#### Document excerpt ####

[Grok-dev] Re: the projects in progress

Martin Aspeli optilude at gmx.net
Tue Feb 26 03:30:38 EST 2008


Ethan Jucovy wrote:
> On Mon, Feb 25, 2008 at 9:22 AM, Martijn Faassen <faassen at startifact.com 
> <mailto:faassen at startifact.com>> wrote:
> 
>     Would OpenPlans be willing to work on moving this functionality into
>     z3c.autoinclude? I think the test infrastructure we have for it should
>     help solidify your functionality too, right?
> 
> 
> Definitely -- it's got essentially the same dependencies and wants the 
> same (painful) test infrastructure, so it would certainly be 
> beneficial.  I'm hoping to push some incarnation of ZCMLLoader to our 
> live deployments soon so I'd be happy to work on this straightaway 
> (assuming I can get my commit access).  I wouldn't want to step on 
> anyone's (martin/wiggy/hannosch/?) toes here, though.

No toes. I just want this functionality to work. I'd have a chat with 
Wichert, though. Oh, and the name ZCMLLoader is ugly. ;-)

>     The only way I see is to have a way to here should be a way to turn
>     *off* inclusion of a particular plugin. I think the ZCML exclude
>     directive (which is available in an extension) could be used for this.
>     This use case bears some thinking about as it's a problem we don't have
>     for autoinclusion of dependencies. With plugins, the setup.py of the
>     plugin is stating it wants to be included after all, and just the act of
>     listing the package will make its ZCML be loaded by default.

####

Requirements —
**1.** Which directive does the mailing list post suggest for turning off inclusion of a particular plugin?
**2.** Rewrite the part of the mailing list post starting at "No toes. I just" and ending at "loaded by default.", substituting "awkward" for "ugly".
The data has no connection to the mailing list post.

#### Data provided ####

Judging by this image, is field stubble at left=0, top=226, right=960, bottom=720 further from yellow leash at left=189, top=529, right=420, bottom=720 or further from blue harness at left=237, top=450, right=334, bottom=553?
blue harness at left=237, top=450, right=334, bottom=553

####

Written answers —
**1.** The ZCML exclude directive.

**2.**
No toes. I just want this functionality to work. I'd have a chat with 
Wichert, though. Oh, and the name ZCMLLoader is awkward. ;-)

>     The only way I see is to have a way to here should be a way to turn
>     *off* inclusion of a particular plugin. I think the ZCML exclude
>     directive (which is available in an extension) could be used for this.
>     This use case bears some thinking about as it's a problem we don't have
>     for autoinclusion of dependencies. With plugins, the setup.py of the
>     plugin is stating it wants to be included after all, and just the act of
>     listing the package will make its ZCML be loaded by default.